The easy answer would be my surgeon, John Vetto, who's a little manic and emotionally remote but with whom I’ve had 12 or so successful encounters over the last five years. I won’t let anyone else cut on me; he knows what he’s doing. I'm an assertive patient, so we get along OK. The fact that he looks like an older, balder version of Gomez Addams from the “Addams Family” TV show only adds to his mystique.

Collectively, the chemo nurses at the Corvallis Clinic were pretty amazing. Very compassionate, efficient and friendly. I did my interferon infusions at the clinic’s chemo lab. It was a rough month, but the nurses whose names I’ve now forgotten were incredibly kind. Competence matters, but these women were also sympathetic and attentive. They were angels of mercy.

10.                        In the end, none of us is guaranteed tomorrow. We're all battling some kind of terminal disease, although we often don't know what it is. Does that equalize the playing field at all and help to put melanoma in perspective?

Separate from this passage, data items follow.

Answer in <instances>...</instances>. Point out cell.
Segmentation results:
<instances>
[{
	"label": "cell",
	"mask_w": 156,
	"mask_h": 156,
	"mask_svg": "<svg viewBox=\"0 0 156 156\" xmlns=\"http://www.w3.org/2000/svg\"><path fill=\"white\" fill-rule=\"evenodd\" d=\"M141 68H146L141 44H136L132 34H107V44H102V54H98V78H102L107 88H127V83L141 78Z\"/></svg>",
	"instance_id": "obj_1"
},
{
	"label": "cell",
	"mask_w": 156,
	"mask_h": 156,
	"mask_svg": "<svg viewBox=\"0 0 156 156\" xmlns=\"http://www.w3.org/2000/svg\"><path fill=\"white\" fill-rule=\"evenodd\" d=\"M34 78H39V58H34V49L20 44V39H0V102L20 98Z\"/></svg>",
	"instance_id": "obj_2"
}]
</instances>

It absolutely does. The thing about not dying from cancer is that it means you’re going die from something else, and some of those possibilities make cancer look pretty good. We’ve all heard the saying that no one gets out of here alive. One’s departure is all a matter of timing. I think we’d be better people if we started living like we actually believe we’re not going to live forever. We have to get over our immortality complex. The truth is, we all will suffer, if not now, then soon enough.

11.                         In many respects, you’ve always lived life more fully than most people. Has melanoma made it harder, or easier, to do that?

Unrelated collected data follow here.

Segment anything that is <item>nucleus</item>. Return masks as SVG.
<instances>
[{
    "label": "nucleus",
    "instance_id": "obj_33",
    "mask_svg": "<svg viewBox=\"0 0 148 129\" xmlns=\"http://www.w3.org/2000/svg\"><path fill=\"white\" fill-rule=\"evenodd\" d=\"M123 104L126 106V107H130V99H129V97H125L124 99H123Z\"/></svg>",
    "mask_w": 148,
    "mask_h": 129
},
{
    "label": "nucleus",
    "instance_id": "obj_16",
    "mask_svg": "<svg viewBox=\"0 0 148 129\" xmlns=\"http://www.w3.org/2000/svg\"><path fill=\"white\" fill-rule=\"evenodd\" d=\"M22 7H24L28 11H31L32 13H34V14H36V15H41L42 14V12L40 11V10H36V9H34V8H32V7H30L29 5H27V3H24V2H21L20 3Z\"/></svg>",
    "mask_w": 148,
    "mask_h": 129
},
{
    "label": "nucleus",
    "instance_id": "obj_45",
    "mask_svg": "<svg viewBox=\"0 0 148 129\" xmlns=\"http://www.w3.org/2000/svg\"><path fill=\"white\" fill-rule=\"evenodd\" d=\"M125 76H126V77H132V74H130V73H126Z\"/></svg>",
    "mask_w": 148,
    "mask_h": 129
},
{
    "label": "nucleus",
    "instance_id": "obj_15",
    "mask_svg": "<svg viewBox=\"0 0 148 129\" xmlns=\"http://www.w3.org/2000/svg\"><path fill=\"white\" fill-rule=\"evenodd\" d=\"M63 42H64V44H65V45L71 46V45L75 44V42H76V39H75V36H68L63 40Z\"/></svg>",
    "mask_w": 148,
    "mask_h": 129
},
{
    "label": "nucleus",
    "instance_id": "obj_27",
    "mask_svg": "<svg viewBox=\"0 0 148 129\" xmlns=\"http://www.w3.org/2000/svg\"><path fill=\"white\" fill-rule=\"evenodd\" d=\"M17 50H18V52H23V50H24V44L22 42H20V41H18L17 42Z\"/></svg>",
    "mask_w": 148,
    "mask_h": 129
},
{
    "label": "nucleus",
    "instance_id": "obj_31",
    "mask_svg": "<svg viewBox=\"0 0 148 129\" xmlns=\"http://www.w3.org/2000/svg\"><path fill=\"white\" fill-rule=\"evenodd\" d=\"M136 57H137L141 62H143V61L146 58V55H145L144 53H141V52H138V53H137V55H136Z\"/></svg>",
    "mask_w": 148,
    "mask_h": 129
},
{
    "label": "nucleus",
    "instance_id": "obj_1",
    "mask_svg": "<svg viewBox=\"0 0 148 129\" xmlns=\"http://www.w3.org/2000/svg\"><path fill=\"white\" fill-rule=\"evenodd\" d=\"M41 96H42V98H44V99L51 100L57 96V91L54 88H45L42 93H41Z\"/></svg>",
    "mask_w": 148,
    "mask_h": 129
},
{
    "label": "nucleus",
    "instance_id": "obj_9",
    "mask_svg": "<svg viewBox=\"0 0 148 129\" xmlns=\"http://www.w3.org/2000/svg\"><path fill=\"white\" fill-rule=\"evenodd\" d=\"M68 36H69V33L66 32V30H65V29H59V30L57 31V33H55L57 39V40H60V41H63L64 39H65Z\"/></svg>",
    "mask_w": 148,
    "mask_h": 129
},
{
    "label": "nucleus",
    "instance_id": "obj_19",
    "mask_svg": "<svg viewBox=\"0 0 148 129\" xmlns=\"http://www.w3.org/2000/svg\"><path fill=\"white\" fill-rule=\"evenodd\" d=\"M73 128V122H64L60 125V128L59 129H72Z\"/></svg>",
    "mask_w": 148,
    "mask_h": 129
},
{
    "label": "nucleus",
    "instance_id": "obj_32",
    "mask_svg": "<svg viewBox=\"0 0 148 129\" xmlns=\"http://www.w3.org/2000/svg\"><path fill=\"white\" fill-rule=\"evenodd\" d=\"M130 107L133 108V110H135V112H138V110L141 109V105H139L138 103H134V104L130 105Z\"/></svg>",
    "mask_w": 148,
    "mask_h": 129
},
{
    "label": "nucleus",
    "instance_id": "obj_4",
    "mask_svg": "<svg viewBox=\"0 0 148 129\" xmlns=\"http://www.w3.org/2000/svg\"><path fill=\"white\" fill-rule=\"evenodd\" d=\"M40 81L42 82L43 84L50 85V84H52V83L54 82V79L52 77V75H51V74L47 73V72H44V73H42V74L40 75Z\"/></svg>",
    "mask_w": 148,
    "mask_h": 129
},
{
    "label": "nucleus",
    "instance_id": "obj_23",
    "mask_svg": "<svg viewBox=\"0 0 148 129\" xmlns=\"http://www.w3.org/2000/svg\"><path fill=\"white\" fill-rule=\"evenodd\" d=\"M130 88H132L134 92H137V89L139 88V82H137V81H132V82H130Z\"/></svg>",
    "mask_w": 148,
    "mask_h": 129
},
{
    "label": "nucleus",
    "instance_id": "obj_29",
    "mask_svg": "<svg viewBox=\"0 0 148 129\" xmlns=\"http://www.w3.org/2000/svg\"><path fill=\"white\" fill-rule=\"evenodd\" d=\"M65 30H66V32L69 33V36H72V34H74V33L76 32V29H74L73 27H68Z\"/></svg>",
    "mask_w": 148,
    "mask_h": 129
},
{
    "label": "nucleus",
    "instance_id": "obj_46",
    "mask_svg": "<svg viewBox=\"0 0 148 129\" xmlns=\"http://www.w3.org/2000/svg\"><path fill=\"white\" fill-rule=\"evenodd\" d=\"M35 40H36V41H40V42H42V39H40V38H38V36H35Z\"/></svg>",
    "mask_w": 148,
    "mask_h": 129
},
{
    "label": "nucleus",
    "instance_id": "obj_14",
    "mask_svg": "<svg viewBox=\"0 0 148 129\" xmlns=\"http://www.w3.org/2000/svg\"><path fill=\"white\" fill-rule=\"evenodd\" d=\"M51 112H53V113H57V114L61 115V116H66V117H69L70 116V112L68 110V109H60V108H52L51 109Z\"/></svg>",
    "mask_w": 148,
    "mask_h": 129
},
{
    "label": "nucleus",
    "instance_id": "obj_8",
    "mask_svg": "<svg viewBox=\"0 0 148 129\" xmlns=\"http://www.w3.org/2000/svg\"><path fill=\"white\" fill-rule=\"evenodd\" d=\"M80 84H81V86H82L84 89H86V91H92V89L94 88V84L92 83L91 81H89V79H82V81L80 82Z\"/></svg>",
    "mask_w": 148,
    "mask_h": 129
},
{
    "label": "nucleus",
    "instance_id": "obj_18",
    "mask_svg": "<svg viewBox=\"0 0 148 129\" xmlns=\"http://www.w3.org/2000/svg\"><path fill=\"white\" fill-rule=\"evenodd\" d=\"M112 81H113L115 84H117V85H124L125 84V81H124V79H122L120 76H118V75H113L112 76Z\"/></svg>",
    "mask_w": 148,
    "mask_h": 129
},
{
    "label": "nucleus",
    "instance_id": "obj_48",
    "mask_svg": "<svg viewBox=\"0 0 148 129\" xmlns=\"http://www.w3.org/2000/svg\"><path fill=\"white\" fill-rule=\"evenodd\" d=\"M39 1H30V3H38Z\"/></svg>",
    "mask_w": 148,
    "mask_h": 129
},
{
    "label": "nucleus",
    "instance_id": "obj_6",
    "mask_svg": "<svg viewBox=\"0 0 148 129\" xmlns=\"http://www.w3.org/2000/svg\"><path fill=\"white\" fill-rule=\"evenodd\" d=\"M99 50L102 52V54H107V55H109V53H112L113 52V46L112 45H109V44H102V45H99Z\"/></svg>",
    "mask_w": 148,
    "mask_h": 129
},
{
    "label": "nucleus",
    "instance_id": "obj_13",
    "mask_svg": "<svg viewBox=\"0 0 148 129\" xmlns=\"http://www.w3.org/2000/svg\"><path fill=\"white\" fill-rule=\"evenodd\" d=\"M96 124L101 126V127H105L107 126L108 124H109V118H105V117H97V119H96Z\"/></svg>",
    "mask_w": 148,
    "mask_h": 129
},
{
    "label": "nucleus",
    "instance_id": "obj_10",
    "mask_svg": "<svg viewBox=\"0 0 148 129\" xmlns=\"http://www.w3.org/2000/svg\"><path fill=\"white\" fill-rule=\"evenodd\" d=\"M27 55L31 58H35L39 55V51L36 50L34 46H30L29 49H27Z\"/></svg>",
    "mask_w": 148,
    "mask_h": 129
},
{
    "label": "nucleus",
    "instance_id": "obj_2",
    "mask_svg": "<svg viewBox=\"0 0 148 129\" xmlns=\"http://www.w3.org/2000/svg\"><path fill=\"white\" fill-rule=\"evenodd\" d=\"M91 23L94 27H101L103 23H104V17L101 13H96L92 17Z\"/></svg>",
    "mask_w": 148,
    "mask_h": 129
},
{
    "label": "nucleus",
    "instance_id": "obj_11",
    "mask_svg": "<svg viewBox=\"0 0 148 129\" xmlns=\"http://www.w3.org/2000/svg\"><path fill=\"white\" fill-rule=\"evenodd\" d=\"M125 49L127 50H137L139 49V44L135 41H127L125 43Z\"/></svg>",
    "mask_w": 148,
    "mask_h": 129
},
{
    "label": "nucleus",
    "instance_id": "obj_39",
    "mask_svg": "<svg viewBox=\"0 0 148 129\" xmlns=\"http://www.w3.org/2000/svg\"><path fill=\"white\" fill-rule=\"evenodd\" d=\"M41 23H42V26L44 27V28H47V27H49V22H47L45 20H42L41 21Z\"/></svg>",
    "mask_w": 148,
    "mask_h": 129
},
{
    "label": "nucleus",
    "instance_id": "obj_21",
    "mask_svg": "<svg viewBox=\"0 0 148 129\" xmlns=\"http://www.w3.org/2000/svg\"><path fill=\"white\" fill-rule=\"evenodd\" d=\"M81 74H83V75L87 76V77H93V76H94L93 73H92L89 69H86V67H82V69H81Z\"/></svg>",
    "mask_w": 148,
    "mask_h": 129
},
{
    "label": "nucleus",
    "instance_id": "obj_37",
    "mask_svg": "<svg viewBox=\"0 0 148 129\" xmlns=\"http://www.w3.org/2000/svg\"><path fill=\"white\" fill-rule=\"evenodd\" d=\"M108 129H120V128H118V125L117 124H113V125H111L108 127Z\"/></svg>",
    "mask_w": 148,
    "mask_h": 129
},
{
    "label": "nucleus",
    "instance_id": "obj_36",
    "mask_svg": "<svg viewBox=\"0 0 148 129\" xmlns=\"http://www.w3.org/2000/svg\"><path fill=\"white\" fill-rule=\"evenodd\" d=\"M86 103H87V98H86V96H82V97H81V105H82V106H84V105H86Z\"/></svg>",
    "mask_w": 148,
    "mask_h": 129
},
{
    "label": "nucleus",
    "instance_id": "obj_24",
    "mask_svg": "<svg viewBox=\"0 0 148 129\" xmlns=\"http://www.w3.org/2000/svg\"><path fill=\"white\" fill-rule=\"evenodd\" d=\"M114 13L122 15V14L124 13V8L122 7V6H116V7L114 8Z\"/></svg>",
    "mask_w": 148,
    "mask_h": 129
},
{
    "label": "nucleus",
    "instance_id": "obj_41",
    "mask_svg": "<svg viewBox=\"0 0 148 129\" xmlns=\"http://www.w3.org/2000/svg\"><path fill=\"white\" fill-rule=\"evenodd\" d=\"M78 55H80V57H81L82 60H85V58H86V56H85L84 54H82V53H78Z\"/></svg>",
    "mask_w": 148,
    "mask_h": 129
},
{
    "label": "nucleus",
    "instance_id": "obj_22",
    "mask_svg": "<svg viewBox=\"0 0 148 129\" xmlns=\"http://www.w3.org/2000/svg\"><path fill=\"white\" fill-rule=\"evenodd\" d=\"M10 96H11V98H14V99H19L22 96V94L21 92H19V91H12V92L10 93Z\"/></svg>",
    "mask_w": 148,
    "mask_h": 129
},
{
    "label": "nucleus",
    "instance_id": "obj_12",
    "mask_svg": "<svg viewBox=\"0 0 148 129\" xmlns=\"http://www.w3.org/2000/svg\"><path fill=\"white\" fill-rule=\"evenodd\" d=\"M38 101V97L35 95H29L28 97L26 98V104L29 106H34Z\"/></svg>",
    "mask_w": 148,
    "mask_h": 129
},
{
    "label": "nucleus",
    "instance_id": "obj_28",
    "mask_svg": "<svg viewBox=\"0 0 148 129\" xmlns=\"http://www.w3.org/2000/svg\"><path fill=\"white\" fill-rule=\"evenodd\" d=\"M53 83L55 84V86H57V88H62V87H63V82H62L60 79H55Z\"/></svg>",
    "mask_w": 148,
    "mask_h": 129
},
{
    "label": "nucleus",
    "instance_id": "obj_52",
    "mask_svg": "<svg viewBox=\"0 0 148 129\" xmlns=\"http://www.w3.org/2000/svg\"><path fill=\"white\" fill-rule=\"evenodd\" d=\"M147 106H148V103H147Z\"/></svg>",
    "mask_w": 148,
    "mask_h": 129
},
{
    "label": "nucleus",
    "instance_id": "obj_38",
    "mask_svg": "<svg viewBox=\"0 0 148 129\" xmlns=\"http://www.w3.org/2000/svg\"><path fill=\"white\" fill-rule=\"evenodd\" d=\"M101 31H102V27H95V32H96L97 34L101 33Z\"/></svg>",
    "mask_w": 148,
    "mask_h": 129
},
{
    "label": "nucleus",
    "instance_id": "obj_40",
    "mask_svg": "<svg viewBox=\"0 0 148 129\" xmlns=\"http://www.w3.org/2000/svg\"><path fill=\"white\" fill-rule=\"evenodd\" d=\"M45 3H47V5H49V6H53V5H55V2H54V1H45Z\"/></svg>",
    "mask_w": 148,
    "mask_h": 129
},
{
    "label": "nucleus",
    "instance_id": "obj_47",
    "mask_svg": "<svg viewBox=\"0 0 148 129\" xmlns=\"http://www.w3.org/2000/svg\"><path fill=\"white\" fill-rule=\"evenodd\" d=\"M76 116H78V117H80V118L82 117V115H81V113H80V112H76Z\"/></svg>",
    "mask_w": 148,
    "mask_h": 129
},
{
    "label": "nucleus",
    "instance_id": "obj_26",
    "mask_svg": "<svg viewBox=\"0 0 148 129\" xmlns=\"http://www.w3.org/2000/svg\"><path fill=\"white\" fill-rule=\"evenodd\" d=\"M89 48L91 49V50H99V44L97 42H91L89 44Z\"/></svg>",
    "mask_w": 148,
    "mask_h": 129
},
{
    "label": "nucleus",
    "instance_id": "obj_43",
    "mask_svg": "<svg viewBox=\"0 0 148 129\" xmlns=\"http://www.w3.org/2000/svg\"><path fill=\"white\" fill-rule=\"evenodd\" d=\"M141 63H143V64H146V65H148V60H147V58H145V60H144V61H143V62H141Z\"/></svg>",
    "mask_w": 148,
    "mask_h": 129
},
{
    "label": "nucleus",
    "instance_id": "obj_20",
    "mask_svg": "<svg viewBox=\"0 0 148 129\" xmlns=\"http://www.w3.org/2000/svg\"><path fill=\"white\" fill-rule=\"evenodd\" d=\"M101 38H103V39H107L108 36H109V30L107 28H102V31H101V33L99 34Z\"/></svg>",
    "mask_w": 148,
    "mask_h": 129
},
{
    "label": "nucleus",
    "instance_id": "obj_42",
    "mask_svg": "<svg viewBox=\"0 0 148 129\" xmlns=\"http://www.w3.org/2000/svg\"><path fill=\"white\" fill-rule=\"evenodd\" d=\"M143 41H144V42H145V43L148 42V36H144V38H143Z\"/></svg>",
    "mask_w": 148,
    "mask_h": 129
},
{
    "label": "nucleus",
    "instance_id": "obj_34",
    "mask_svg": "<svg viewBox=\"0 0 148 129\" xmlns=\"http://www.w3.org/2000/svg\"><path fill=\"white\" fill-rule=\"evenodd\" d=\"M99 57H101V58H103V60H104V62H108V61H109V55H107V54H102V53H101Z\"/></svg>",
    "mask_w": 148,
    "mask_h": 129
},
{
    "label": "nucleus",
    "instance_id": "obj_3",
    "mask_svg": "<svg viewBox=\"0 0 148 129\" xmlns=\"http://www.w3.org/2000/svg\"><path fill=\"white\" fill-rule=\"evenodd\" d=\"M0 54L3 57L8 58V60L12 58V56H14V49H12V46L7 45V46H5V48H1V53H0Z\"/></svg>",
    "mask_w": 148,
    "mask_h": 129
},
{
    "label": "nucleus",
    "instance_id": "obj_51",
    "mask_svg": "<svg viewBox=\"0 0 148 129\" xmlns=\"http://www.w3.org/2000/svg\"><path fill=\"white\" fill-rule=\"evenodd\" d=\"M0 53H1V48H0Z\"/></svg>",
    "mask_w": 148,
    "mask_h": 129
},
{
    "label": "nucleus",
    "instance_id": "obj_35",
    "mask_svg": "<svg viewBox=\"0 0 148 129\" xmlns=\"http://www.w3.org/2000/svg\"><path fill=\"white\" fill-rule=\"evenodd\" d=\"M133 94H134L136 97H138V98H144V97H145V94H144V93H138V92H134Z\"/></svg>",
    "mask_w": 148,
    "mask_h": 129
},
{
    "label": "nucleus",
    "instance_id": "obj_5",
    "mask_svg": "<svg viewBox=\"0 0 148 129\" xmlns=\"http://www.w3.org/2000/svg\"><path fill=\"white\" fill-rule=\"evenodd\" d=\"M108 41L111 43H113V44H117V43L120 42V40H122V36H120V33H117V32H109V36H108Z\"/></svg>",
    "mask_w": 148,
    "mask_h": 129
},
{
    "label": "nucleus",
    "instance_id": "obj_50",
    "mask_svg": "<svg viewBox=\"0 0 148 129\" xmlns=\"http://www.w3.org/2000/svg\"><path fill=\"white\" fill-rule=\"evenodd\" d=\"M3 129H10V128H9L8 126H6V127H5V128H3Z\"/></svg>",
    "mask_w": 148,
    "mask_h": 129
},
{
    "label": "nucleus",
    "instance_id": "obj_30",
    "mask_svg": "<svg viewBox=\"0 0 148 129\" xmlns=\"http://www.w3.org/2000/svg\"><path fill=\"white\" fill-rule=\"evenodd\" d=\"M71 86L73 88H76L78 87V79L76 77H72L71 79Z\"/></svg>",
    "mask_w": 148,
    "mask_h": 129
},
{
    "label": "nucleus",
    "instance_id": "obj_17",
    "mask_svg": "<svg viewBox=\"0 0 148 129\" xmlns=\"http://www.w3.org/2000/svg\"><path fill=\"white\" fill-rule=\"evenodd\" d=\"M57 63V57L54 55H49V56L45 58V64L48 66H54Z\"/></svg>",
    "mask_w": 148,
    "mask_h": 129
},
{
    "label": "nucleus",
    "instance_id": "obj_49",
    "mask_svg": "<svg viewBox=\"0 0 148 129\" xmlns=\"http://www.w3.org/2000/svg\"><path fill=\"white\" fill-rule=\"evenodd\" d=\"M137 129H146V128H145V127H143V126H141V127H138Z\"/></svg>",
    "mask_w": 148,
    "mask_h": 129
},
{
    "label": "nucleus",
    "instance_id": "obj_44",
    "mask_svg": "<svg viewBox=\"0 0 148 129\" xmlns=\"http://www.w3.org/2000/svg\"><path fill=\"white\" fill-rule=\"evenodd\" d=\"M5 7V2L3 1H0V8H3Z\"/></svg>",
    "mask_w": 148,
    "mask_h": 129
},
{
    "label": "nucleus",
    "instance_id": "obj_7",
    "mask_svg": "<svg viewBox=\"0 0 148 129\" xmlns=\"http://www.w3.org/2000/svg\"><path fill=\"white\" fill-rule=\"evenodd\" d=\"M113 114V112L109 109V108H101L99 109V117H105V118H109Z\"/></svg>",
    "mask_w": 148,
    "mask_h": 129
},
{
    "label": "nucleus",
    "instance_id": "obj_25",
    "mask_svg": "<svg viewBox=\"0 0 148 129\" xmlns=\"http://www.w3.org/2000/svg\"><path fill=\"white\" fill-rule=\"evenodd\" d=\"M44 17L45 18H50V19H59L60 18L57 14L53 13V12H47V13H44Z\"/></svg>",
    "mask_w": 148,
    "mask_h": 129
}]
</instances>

Allow me to quote Thoreau: “I went to the woods because I wanted to live deliberately, I wanted to live deep and suck out all the marrow of life, To put to rout all that was not life and not when I had come to die discover that I had not lived.” Having advanced cancer has reminded me I have nothing to lose by living deliberately—to be consciously aware, moment by moment, of where I am and what I’m doing and how God may be present in my circumstances. Immune cells, by the way, are made in the marrow of bones, so I love the imagery of sucking them out—of life regenerating life. That’s such a powerful thought. We should all try to live more deeply, more dangerously than we are. To some extent, melanoma makes that easier for me.


Anonymous said...

Congratulations on turning 5 again. I have quite a memory of a day at OHSU with you and Ellen then. Steve brought out some interesting reflections on this time to celebrate.

Anonymous said...

Peter, I'm interested in how you "extend grace to them".
Janet M

Peter Ogle said...

Grace practically evaporates as soon as it's examined. I thus hesitate to define my meaning, other than to say that grace is unmerited favor. When we extend such favor to others we are simply doing for others as Christ has already done for us. We act kindly and generously without expectation of the outcome. Much easier said than done.

Anonymous said...

LOVED reading this. Thank you for posting. Steve, great job with your thoughtful (if at times "sheesh"-provoking) questions. Peter, as always, your candidness and ability/willingness to dig deep reaps rewards for us all.

Rpm said...

i learn so much from what you share. I'm not new to cancer, but became reacquainted with melanoma June 20th of this year. our first brush was 1995. I love you characterization of Dr Vetto. I've been cut on a lot for other reasons (prostate cancer among them) and I truly love the guy. we take him jars of our homemade organic raspberry jam.

I hope you have a very very healthy and long journey. grandkids are amazing. I'm blessed to have 2 now, one of them 3 weeks old. thank you for putting yourself and the time it takes into this blog. you probably help a lot of us. I'm now contemplating Interferon and on the fence.